Now, the issue is you're just checking your inbox real quick because you're seeing, hey, did the reply come back yet from Jesse about when we're going to set up our next meeting so you pretty quickly try to bring your attention back to what you're doing, but you've already induced that context shift.
That has a cost. Your cognitive capacity is going to be reduced and for a while after that check, 10, 15 minutes after that check, you're still going to have a reduced cognitive capacity as your brain is now in this intermediate state between what you were focusing on before and what you just saw, and then you stopped looking at that, you tried to go back to the main thing, you have what's called attention residue, cognitive capacity is reduced.
Not only that, but you're going to get a low grade sense of anxiety because you see all of these unresolved tasks in that inbox all tied to people and we take seriously requests from people and you get an overall fatigue. This is this burnout effect that office workers feel whereby two in the afternoon, they're just done trying to do anything hard because they burnt out their brain, shifting those contexts back and forth.
It's the shifts that kill you, the shifts that kill you. So we've created a hyperactive hive mind scaled up, creates this need to have to check inboxes or channels all the time because you have 100 messages a day that you have to hit back over the ping pong fence and you can't wait four hours to do that.
And all those context shifts completely fry our brain. And so it's misery making, it's fatiguing, it's anxiety producing and we get a lot less done. So it's a huge problem that we try to coordinate so much work with the hyperactive hive mind workflow, not because it doesn't make sense, it's very flexible, but because it doesn't scale.
At scale, it requires constant shifts and our brains simply can't do that. So if the hyperactive hive mind is so bad, this brings us to our third point, why is it so common? Well, I looked into this in my book and in my New Yorker reporting, and here's the story I uncovered.
It is largely accidental. No one ever said coordinating all of our work with these rapid back and forth unscheduled messages is gonna make us more productive. No one ever said, look, there's gonna be some sacrifices to this, but it's gonna be the right way to work. It's gonna unlock new levels of production.

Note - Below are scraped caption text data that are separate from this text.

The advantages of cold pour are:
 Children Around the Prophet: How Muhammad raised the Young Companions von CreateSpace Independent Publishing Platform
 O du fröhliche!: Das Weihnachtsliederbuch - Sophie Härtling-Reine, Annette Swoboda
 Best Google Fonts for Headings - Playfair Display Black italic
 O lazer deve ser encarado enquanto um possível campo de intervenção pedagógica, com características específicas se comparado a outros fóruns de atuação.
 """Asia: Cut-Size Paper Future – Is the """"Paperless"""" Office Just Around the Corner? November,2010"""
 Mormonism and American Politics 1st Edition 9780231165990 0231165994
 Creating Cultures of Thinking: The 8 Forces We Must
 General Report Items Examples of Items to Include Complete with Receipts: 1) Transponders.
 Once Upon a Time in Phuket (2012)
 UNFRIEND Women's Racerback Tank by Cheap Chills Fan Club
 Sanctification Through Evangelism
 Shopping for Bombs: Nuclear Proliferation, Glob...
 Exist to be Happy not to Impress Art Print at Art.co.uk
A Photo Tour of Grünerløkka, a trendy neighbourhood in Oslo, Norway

No one ever thought that or said that. We stumbled into this way of working and here's how it largely unfolded. In the 1990s, email made a rapid move through the front office. That is when most businesses that have standard computer cubicle style knowledge work adopted email and began to use it extensively.
And the reason they did, again, I went back to the archives, was looking at the New York Times business section, I was looking at articles in other technology magazines, trying to document, look at the documents of how people were talking about email when it first spread in the 90s.
The reason why email spread is not because they said, we will have this utopia where we can communicate with each other all the time. It was because it was replacing three existing tools, fax machines, voicemails, and interoffice memos. It was a better version of those three tools, which were very popularly used in the decades leading up to the arrival of email and email was unquestionably a better way of implementing that communication.
Attaching a file is much better than faxing, sending an email is almost always much better than leaving a voicemail that requires someone to type in a code and listen to you actually talking. Sending a CC message about the new parking policy to the whole office is clearly much more efficient than having to print that out and put it in everyone's mailboxes.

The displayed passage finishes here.